Auto1 contested this claim, arguing that the vehicle had not been in the debtor’s possession at the time when the insolvency proceedings were opened, and had therefore not been part of the insolvency estate. It contended that it maintained only a branch in Austria, but was established in the Netherlands, and that it – and not the Austrian branch – had made the credit transfer in Germany from a German bank. By way of consequence, the only domestic connection of the contract of sale at issue was that it had been signed in Austria and the vehicle had been handed over there. It further argued that the claim asserted by the appellant did not exist, because the foreign connection entailed the applicability of Article 31 of Regulation 2015/848. It claimed that it could only be held liable if it had known about the opening of insolvency proceedings, which had not been the case.

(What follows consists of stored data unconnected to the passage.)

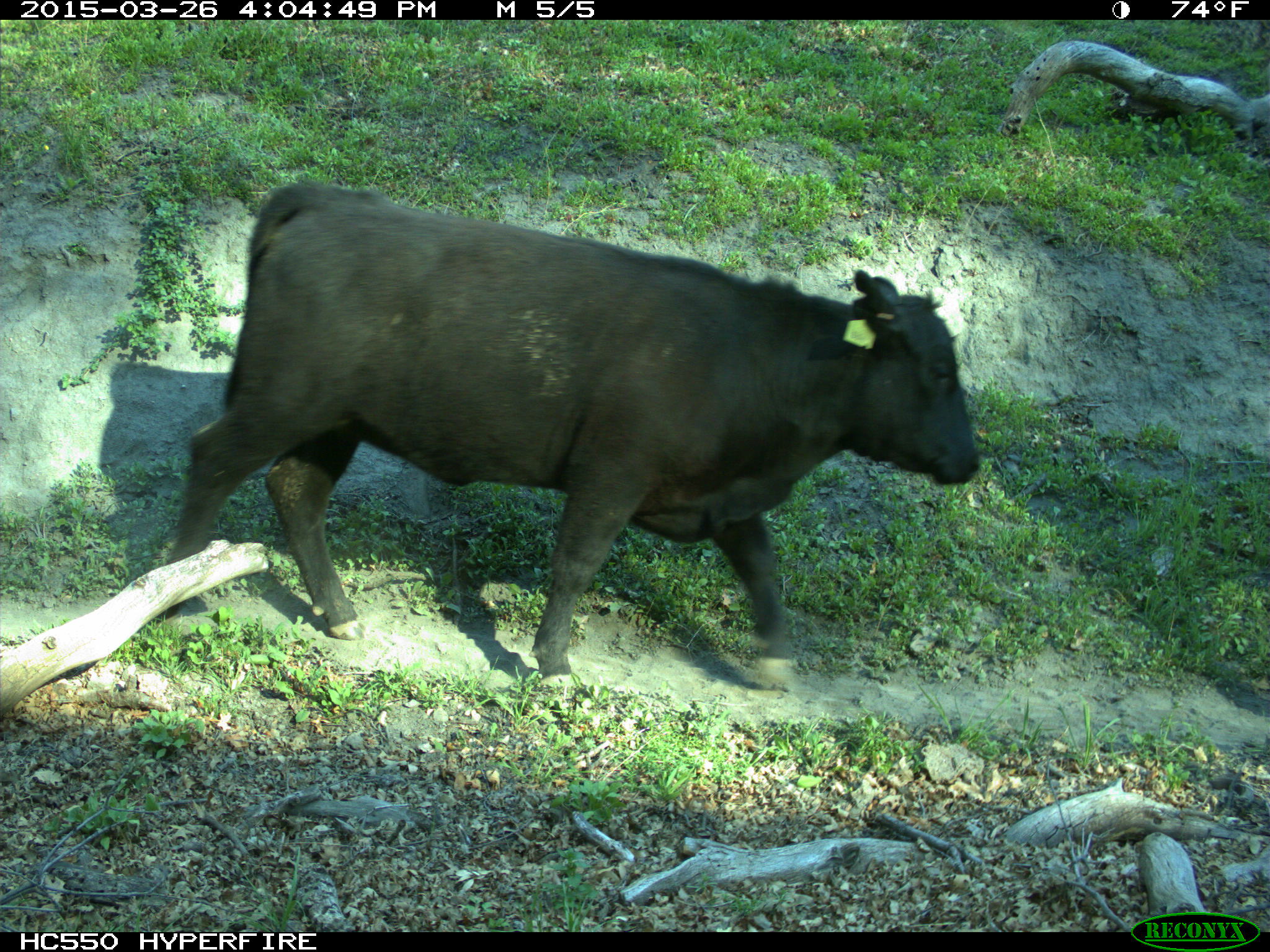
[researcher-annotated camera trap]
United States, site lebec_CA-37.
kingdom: Animalia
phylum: Chordata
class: Mammalia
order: Artiodactyla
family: Bovidae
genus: Bos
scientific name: Bos taurus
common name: domestic cow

[NoA: according to said Article 31, ‘Where an obligation has been honoured in a Member State for the benefit of a debtor who is subject to insolvency proceedings opened in another Member State, when it should have been honoured for the benefit of the insolvency practitioner in those proceedings, the person honouring the obligation shall be deemed to have discharged it if he was unaware of the opening of the proceedings’]

Seized on appeal (Rekurs) by the insolvency practitioner, the Austrian Supreme Court has referred the following questions to the CJEU:

  1. Is Article 31(1) of Regulation (EU) 2015/848 of the European Parliament and of the Council of 20 May 2015 on insolvency proceedings (‘the 2015 Insolvency Regulation’) to be interpreted as meaning that obligations honoured for the benefit of the debtor which should have been honoured for the benefit of the practitioner in the insolvency proceedings also include, within the meaning of that provision, such obligations arising from a legal transaction which the debtor did not conclude until after the opening of insolvency proceedings and the transfer of powers to the insolvency practitioner?

If the above question is answered in the affirmative:

  1. Is Article 31(1) of Regulation (EU) 2015/848 of the European Parliament and of the Council of 20 May 2015 on insolvency proceedings (‘the 2015 Insolvency Regulation’) to be interpreted as meaning that the place in which an obligation is honoured within the meaning of that provision is the place from which the third party’s payment is made by credit transfer from a bank account there, even if the third party is established not in that Member State but in another Member State, while the conclusion of the legal transaction and the honouring of the debtor’s obligation took place not there but through a branch of the third party in yet another Member State, namely in the Member State in which the insolvency proceedings have been opened?

The decision will be taken by judges M. Gavalec, K. Jürimäe (reporting), and Z. Csehi. An opinion was not requested.